§ What needs to be done: Return word for word the lines of the records from the line containing "In the visible" through the end of the records, including both of those ends. Leave the pictures out.

§ Entries provided:
----
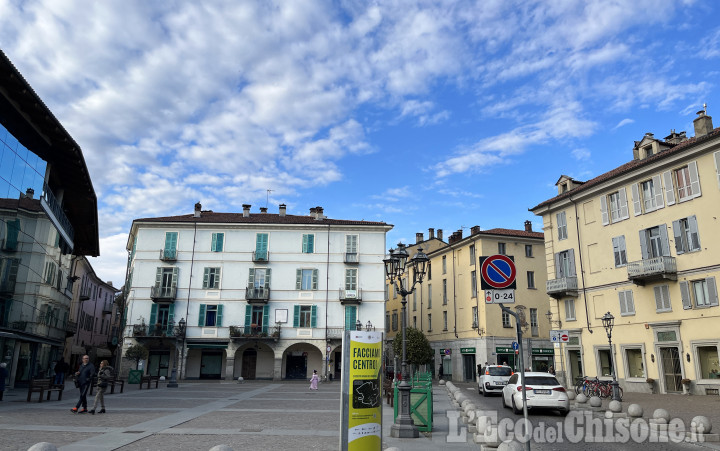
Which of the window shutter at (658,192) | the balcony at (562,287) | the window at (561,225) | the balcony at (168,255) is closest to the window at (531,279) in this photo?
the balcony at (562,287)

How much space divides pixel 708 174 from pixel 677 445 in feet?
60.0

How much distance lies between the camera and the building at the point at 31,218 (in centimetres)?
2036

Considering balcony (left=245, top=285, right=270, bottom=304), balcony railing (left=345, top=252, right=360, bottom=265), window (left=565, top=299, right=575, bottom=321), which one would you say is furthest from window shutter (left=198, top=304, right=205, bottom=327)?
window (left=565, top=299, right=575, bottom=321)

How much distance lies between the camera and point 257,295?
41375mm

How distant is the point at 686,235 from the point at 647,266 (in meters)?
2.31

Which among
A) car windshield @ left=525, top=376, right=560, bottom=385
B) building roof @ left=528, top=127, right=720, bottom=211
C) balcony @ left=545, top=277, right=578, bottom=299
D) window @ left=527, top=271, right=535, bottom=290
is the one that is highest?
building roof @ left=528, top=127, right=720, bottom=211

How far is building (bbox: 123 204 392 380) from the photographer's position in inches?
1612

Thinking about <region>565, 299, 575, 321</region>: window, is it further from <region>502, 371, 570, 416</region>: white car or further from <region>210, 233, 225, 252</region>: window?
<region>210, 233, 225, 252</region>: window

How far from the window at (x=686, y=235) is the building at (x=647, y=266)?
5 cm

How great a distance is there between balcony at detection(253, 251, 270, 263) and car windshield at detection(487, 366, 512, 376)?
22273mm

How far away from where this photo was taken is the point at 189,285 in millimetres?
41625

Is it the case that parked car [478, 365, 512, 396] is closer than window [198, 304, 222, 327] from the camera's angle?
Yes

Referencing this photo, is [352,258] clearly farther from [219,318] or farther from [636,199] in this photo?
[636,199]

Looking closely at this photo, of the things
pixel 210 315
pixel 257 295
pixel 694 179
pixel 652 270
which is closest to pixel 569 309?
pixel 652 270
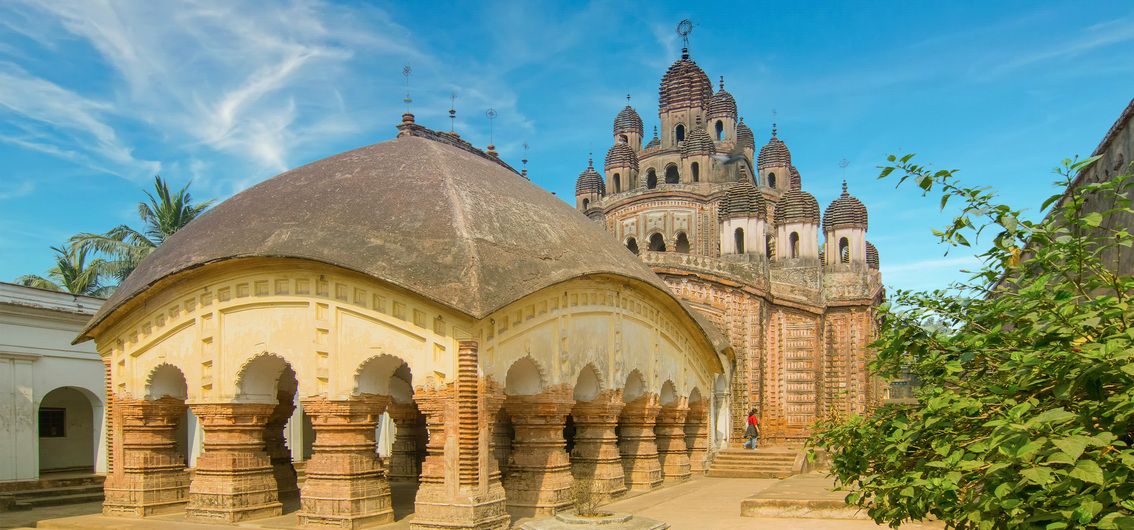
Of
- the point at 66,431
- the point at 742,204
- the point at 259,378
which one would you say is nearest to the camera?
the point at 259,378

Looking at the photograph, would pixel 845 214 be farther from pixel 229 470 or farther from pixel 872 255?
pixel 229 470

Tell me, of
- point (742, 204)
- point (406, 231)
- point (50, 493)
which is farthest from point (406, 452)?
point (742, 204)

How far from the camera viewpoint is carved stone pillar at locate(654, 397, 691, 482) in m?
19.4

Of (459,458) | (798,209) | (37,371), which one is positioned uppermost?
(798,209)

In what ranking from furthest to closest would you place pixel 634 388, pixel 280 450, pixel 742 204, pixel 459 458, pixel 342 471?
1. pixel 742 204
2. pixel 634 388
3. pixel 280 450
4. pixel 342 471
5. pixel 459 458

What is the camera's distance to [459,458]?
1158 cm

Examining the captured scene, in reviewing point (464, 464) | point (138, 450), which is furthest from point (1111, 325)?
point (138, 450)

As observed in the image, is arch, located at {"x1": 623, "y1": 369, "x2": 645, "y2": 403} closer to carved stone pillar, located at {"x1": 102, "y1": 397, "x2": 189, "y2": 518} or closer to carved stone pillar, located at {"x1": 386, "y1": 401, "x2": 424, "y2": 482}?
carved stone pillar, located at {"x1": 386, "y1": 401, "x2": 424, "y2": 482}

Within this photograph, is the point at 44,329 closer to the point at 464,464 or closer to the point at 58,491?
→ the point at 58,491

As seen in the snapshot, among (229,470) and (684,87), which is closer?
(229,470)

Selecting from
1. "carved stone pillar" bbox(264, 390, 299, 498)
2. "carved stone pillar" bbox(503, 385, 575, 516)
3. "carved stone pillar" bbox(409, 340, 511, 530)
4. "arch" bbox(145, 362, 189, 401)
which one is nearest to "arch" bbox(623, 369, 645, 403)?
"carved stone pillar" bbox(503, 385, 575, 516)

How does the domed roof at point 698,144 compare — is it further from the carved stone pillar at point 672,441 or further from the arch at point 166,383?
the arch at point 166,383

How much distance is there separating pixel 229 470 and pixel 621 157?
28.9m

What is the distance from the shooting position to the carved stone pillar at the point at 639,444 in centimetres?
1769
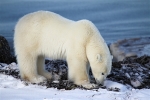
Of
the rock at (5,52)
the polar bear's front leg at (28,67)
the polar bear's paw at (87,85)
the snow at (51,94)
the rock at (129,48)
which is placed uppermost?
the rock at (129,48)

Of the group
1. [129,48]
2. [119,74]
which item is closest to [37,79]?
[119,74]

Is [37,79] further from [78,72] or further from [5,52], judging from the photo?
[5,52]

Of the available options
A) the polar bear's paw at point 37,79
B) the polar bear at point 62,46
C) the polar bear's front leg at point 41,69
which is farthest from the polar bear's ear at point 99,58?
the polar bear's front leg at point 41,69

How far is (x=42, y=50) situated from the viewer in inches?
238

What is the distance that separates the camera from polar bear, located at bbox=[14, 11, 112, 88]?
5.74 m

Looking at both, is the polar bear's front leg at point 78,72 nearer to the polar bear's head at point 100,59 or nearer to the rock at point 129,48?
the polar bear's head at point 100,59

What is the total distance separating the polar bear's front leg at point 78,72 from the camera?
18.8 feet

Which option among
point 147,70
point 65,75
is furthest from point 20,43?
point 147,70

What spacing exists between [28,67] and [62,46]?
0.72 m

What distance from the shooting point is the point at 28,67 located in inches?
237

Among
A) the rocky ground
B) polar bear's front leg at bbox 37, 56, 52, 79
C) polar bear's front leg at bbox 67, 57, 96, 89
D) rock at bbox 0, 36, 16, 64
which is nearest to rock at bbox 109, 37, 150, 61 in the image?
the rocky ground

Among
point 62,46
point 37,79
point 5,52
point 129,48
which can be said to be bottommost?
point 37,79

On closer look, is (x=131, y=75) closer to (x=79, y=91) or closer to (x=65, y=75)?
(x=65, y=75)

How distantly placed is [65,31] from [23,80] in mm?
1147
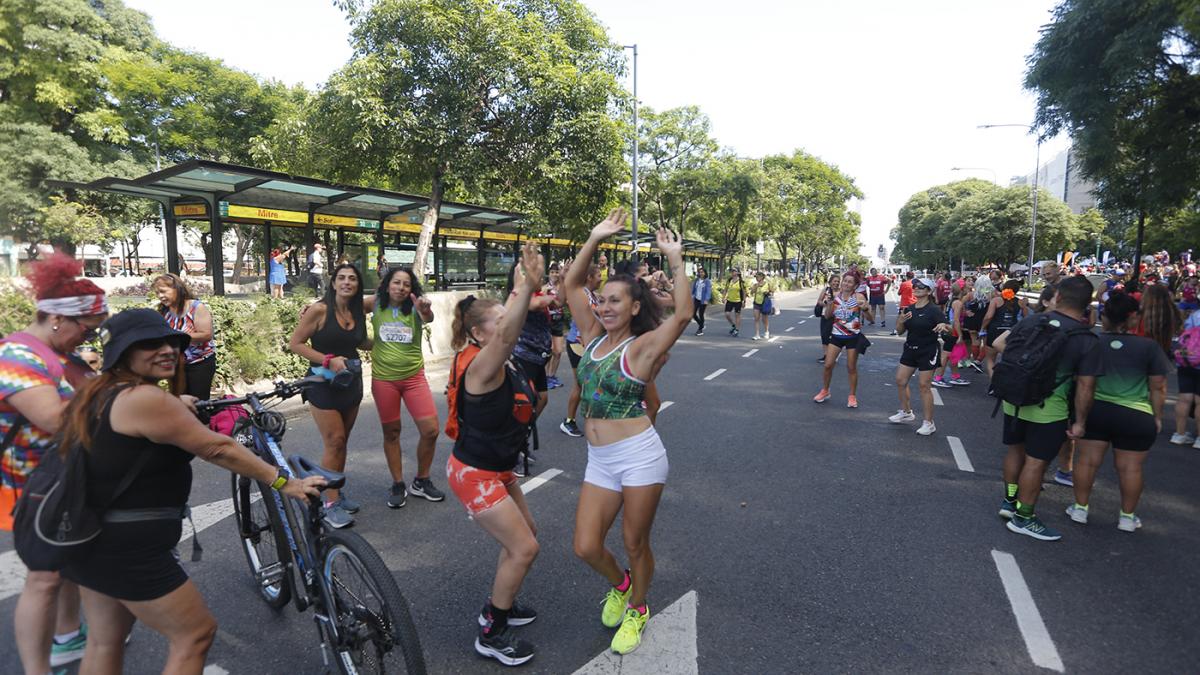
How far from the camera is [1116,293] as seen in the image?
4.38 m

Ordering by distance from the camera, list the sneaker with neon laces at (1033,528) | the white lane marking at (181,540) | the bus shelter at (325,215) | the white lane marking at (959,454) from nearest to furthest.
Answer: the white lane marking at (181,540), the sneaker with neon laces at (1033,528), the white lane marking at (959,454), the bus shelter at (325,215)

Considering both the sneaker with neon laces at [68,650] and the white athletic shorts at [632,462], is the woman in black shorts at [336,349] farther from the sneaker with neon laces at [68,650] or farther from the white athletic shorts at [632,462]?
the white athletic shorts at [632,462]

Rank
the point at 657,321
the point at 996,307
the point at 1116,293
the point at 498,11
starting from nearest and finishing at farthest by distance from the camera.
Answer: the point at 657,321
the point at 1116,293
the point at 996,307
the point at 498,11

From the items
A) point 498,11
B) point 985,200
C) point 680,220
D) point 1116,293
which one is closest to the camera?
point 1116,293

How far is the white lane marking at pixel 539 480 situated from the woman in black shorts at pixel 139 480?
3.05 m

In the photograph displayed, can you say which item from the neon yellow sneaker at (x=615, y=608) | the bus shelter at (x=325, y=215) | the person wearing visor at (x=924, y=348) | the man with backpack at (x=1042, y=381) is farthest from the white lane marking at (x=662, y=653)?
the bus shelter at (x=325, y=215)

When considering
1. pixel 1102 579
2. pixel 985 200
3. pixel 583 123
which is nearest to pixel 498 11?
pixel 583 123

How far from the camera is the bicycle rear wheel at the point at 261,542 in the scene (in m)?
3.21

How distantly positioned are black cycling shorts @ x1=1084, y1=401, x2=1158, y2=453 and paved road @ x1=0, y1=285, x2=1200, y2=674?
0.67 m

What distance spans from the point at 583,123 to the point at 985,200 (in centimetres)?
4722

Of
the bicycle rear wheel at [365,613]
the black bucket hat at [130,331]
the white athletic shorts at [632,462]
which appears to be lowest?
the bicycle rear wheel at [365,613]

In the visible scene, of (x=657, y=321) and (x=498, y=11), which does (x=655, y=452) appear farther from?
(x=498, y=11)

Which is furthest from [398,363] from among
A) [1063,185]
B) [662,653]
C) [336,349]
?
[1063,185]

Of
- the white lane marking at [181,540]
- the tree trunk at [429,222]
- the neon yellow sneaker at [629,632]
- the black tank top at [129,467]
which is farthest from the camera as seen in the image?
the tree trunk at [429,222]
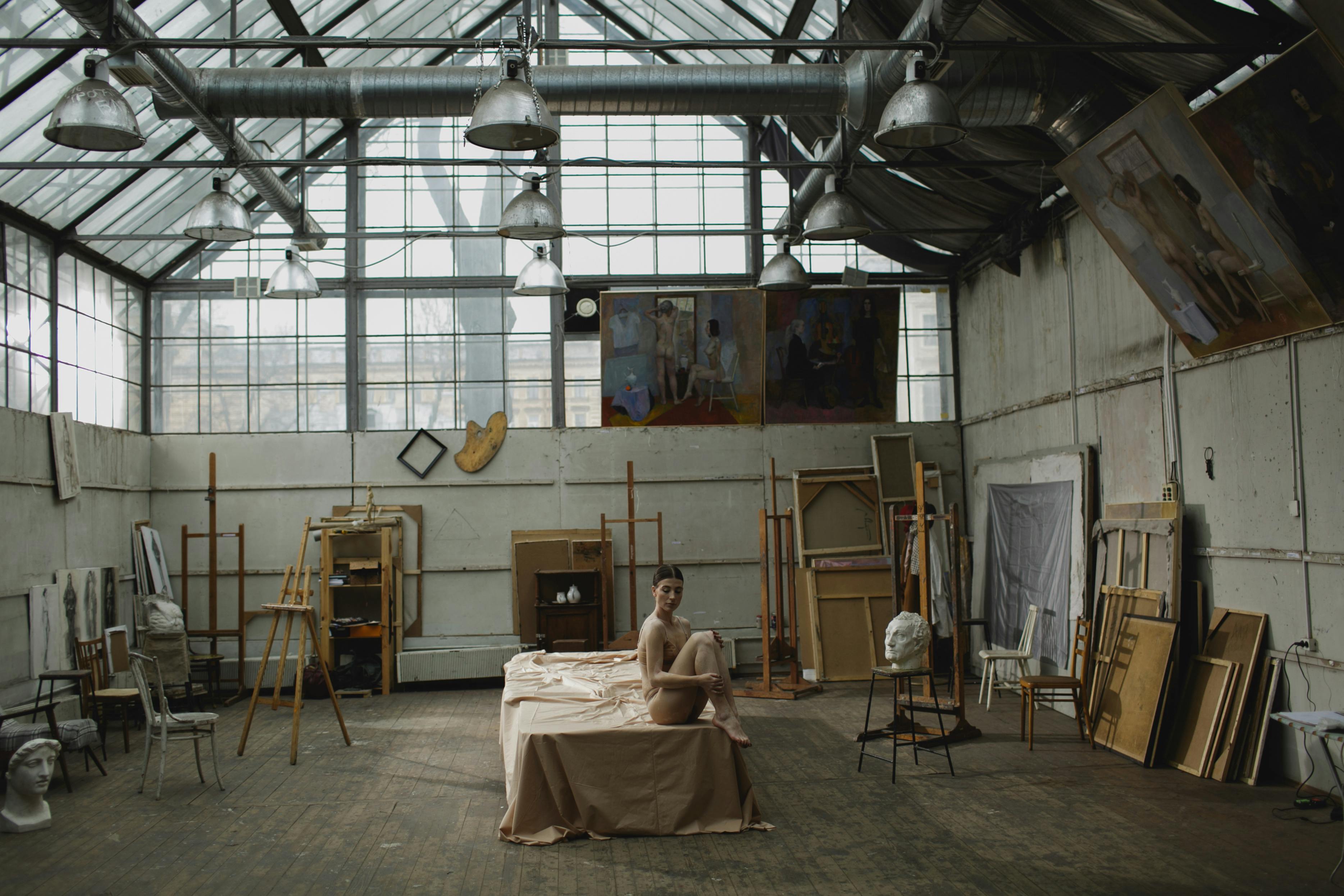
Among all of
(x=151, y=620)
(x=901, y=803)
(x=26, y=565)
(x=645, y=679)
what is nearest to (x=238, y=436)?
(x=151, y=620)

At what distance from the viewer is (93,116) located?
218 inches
----
§ Task result:
In the visible scene, of (x=657, y=321) and (x=498, y=11), which does (x=655, y=452) appear farther from?
(x=498, y=11)

Which is furthest from [398,363] from among
A) [1063,185]
B) [662,653]
C) [336,349]
?
[1063,185]

Of
- the white lane marking at [181,540]
- the tree trunk at [429,222]
- the neon yellow sneaker at [629,632]
- the black tank top at [129,467]
which is farthest from the camera as seen in the image?
the tree trunk at [429,222]
Among all of
(x=151, y=620)
(x=901, y=803)
(x=26, y=565)
(x=645, y=679)
what is nearest to (x=238, y=436)?
(x=151, y=620)

At what distance from the viewer is (93,116) located?
218 inches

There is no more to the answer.